The 1946 Missouri Intercollegiate Athletic Association football season was the season of college football played by the six member schools of the Missouri Intercollegiate Athletic Association (MIAA) as part of the 1946 college football season. 

Southeast Missouri State compiled an 8–0–1 record, won the MIAA championship, led the conference in scoring offense and defense, and took six of eleven first-team spots on the 1946 All-MIAA football team. 

None of the MIAA teams was ranked in the Associated Press poll or played in a bowl game.

Conference overview

Teams

Southeast Missouri State

The 1946 Southeast Missouri State Indians football team was an American football team that represented Southeast Missouri State College at Cape Girardeau, Missouri (later renamed as Southeast Missouri State University) as a member of the Missouri Intercollegiate Athletics Association (MIAA) during the 1946 college football season. In their 14th and final season under head coach Abe Stuber, the Indians compiled an 8–0–1 record (5–0 against MIAA opponents), won the MIAA championship, shut out five of nine opponents, and outscored opponents by a total of 200 to 38.

Sourtheast Missouri took six of eleven first-team spots on the Associated Press 1946 All-MIAA football team: backs John Griffith and Webb Halbert; end Roscoe Branch; tackle Kenneth Knox; guard William Sapp; and center Donald Anderson. In addition, end Jack Klosterman and tackle Bill Lee were chosen for the second team.

Missouri Mines

The 1946 Missouri Mines Miners football team was an American football team that represented the Missouri School of Mines and Metallurgy at Rolla, Missouri (later renamed as Missouri University of Science and Technology) as a member of the Missouri Intercollegiate Athletics Association (MIAA) during the 1946 college football season. Led by head coach Gale Bullman, the Miners compiled a 4–3–2 record (3–1–1 against MIAA opponents), finished in second place in the MIAA, and were outscored by a total of 144 to 94.
- - -
- [Actions to take]
1. Using the text on the 1946 MIAA football season, answer:
(a) How many member schools played in the conference that season?
(b) Who coached Southeast Missouri State, and which season under him was this?
(c) What overall record did Missouri Mines compile, and where did it finish in the conference?
2. Write the next part of the text on the 1946 MIAA football season, picking up after its final sentence.

- [Data shown]
- - -
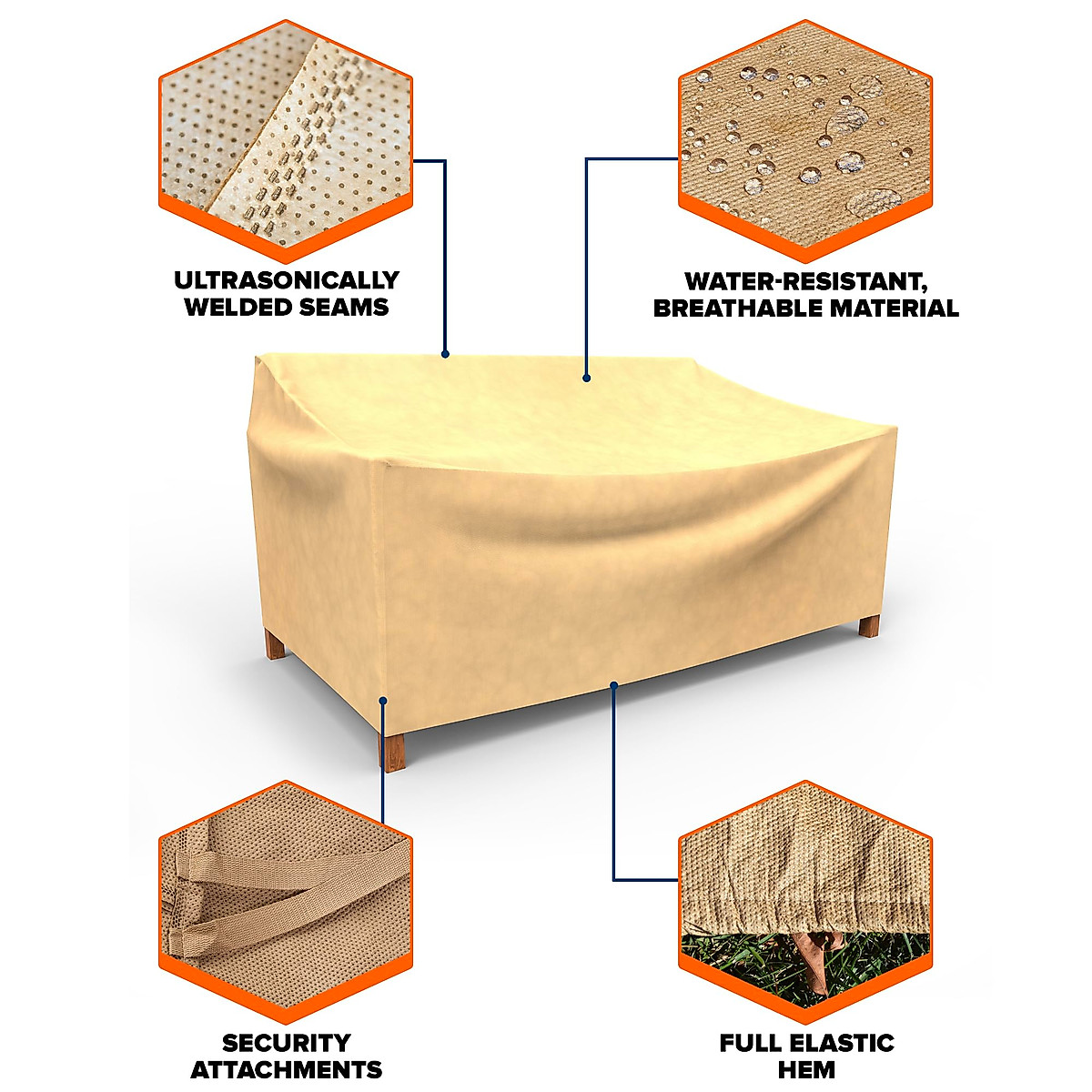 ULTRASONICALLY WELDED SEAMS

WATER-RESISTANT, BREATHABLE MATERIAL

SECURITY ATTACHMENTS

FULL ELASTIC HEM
- - -
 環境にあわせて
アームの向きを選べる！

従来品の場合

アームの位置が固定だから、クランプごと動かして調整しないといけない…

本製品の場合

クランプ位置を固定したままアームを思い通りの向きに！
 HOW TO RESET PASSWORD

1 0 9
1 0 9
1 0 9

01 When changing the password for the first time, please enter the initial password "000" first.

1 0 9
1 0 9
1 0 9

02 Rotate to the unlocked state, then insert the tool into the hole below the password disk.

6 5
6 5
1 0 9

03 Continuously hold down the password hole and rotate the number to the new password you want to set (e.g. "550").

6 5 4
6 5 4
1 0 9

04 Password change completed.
- - -
- [Numbered answers]
1.
(a) Six.
(b) Abe Stuber, in his 14th and final season.
(c) 4–3–2, finishing in second place.

2.
Northeast Missouri State

The 1946 Northeast Missouri State Bulldogs football team was an American football team that represented the Northeast Missouri State College at Kirksville, Missouri (later renamed as Truman State University) as a member of the Missouri Intercollegiate Athletics Association (MIAA) during the 1946 college football season. Led by head coach Jim Dougherty, the Miners compiled a 5–2–2 record (2–1–2 against MIAA opponents), finished in third place in the MIAA, and were outscored by a total of 120 to 91.

Northwest Missouri State

The 1946 Northwest Missouri State Bearcats football team was an American football team that represented the Northwest Missouri State College at Maryville, Missouri (later renamed Northwest Missouri State University) as a member of the Missouri Intercollegiate Athletics Association (MIAA) during the 1946 college football season. In their ninth season under head coach Ryland Milner, the Bearcats compiled a 4–3 record (2–3 against MIAA opponents), finished in fourth place in the MIAA, and outscored opponents by a total of 63 to 57.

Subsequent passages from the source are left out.